I am saving seed from my producing paw paw trees and crowbaring (digging a narrow hole and dropping in) seeds between the buckthorns on the sides of the property by the neighbors. Someone, maybe in the early 70s soon after the house was built, thought that buckthorn made a nice hedge. And yes, the buckthorns are on my property as I checked on a survey I had taken when I bought the house.

My idea is to start paw paw in the shade of the buckthorn, and when the buckthorns die off (or I encourage the process by either girdling or topping), the paw paw can take over as they do in their natural setting. I am thinking my property is suited for this because it is on the side of a hill that gets a lot of water flow, and paw paw are often found on river banks.

The next idea is that unlike buckthorn, it native, and it is not invasive, that is if you don’t count it sending out runners into the neighbors’ lawns, which one fruit enthusiast warning his neighbor in an affluent suburban community is complaining about his paw paw.

After planting a couple dozen seeds saved from my first fruit crop the year before, I spotted what appeared to be one seedling “that took”, and I gave it a hardware cloth bunny-resistant cage.
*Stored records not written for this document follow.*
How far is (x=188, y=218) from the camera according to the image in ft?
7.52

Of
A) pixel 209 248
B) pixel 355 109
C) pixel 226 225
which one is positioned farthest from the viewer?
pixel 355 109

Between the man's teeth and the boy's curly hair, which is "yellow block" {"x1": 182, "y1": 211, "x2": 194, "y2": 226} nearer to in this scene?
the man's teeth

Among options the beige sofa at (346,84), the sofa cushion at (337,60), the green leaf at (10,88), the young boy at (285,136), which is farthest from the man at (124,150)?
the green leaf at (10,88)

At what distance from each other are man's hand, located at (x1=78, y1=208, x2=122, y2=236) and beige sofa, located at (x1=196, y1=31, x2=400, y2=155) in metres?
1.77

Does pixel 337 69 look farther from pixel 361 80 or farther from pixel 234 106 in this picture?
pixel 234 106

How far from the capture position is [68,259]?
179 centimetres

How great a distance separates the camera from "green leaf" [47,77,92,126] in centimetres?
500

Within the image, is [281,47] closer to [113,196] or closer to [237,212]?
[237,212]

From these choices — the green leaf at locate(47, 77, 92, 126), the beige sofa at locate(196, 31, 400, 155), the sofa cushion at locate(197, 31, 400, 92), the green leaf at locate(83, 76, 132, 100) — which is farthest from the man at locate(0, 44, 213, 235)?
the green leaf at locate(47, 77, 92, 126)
Or at least I think it was one of the seeds that sprouted than a runner because it is about 20 feet from my paw paw “grove” of my two plants and their clustered runners.

I suppose I could get more plants started more quickly by being more scientific about this, but my idea is to over time keep plugging seeds saved from eating my paw paw. The one thing I changed from the year before is that every morning after I eat some paw paw for breakfast, I crowbar in the still-moist seeds, not letting the seeds dry as you do with say, beans. Paw paws are their own thing with their own habits, and over time I think I am learning The Way of the Paw Paw–when, where and how to plant, when to harvest the fruit before the racoons get it all, how to ripen the paw paw (yes, they will ripen even if you pick them before they are soft-squishy, and Purdue Extension, in Indiana that is in the natural range, confirms).

3 Likes

I planted some on my fence row. I figure if i have to pull all their rose of sharon saplings and deal with oriental bittersweet vine growing over from their lawn they can deal with mowing over paw paw suckers lol

2 Likes

My goals are pretty basic: keep them alive. But I’m struggling to establish them after 2-3 years: Either my mediterranean climate is too hot or my soil is too much alkaline. This winter I placed some sulphur, hoping to see some positive results.
No more adding cultivar unless the new KSU will be available across the pond.